As Roberto Molteni says, the interpretation is okay. But, before fitting a linear regression we should see if there is a trend for a linear relationship in the scatterplot. In your case, this relation is not present. Also, I am afraid your slope is not significantly different from zero, have you checked this?
As Roberto Molteni says, the interpretation is okay. But, before fitting a linear regression we should see if there is a trend for a linear relationship in the scatterplot. In your case, this relation is not present. Also, I am afraid your slope is not significantly different from zero, have you checked this?
Relation seems insignificant from the graph and the -0.06 effect is simply negligible or you can say insginficant, please look at its Beta's P-value, if its more than 0.05, it will be called as insgnificant.
According to the attached chart I don't see any dependency between variables in your particular model. Also the r2 (R square) value is very low (0.02). R2 = 0 means there is no dependency, R2 = 1 means absolute dependecy (simplified interpretation). You don't show us p-value, but if it is higher than 0.05, your model is statistically insignificant..
Yes, your interpretation is right in terms of the relationship between your explanatory and response variable. Since it is a linear regression, then you may interpret it this way: a unit increase in x decreases your y by 0.06. However, it seems that the coefficient estimates are not significant. When interpreting the regression coefficients, it is important that they are statistically significant from zero (i.e., p-value < the level of significance). Otherwise, we cannot interpret them. Also when using linear regression (especially when estimating it using OLS [ordinary least squares]), please be cautious of outliers as it may affect the estimation of your parameters (or slope). I suspect that you have 2 outliers, i.e., two data points on the left side of the plot.

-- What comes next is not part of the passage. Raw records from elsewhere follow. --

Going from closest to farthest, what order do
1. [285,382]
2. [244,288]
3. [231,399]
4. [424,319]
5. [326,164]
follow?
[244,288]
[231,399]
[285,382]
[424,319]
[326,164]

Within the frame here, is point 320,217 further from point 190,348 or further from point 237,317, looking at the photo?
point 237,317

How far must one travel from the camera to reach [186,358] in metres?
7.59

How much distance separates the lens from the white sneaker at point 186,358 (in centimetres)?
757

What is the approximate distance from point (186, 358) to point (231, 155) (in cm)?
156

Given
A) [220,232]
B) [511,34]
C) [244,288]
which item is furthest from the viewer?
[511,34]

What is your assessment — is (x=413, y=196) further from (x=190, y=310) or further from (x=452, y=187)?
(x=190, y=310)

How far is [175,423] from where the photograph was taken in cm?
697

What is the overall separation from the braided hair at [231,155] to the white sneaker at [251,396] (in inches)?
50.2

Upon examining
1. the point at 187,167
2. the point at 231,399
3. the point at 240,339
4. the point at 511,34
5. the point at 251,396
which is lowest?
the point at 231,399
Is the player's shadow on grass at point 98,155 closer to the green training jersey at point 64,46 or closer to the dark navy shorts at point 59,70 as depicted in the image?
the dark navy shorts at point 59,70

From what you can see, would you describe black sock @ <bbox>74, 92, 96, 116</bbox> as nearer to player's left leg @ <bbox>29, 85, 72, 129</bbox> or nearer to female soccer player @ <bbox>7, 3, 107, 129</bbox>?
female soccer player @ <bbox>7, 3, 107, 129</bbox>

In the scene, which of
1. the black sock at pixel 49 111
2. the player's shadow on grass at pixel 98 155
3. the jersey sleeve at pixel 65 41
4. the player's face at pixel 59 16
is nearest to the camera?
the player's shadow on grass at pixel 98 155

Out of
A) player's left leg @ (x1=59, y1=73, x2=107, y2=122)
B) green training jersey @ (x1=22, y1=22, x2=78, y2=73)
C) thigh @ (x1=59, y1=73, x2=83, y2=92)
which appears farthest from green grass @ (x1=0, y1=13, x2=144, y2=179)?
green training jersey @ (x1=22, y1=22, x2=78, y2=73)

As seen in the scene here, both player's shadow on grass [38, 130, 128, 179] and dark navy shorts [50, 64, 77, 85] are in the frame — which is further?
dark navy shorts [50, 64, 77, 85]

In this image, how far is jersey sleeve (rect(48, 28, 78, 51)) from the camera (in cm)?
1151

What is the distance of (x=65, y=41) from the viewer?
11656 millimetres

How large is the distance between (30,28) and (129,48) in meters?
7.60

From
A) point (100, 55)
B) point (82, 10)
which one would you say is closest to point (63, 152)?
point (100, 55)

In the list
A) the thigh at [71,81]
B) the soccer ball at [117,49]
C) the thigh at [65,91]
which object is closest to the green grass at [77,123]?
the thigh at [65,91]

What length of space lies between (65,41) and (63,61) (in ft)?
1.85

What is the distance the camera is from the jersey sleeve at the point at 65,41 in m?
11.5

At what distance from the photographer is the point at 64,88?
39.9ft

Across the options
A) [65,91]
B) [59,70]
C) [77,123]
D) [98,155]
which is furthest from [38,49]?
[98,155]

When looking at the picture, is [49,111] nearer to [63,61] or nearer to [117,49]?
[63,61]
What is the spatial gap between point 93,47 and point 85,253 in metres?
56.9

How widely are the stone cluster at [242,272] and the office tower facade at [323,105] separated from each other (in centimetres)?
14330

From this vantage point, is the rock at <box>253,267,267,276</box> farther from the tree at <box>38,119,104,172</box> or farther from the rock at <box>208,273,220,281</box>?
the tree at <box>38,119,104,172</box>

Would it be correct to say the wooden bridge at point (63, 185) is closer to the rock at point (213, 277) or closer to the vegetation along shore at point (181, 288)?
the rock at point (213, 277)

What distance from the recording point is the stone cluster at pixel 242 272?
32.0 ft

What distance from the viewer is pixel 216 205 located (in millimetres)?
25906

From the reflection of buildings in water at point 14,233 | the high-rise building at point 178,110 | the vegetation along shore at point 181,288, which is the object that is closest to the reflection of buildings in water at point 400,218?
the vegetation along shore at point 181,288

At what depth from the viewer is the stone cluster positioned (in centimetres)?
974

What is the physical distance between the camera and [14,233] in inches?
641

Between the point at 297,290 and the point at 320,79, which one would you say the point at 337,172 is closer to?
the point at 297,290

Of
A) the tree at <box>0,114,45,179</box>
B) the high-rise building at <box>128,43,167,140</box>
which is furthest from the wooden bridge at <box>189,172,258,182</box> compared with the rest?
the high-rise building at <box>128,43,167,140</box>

Here are some model diagnostics you can check:
1. Normality of error;
2. Homoscedasticity;
3. Non-degrading collinearity (i.e. VIF < 10);
4. Non-biased estimates (due to suspected outlier);
If you satisfy these four and your coefficient estimates (or slopes) are significant, then you can proceed in interpreting.
Hi! Be aware because your model is not statistically significant. The R Square is too low and show you that the model do not explain the relationship between the data. The list that Paul Zython recommends to you is very useful to check the results of your model before you proceed to interpreting.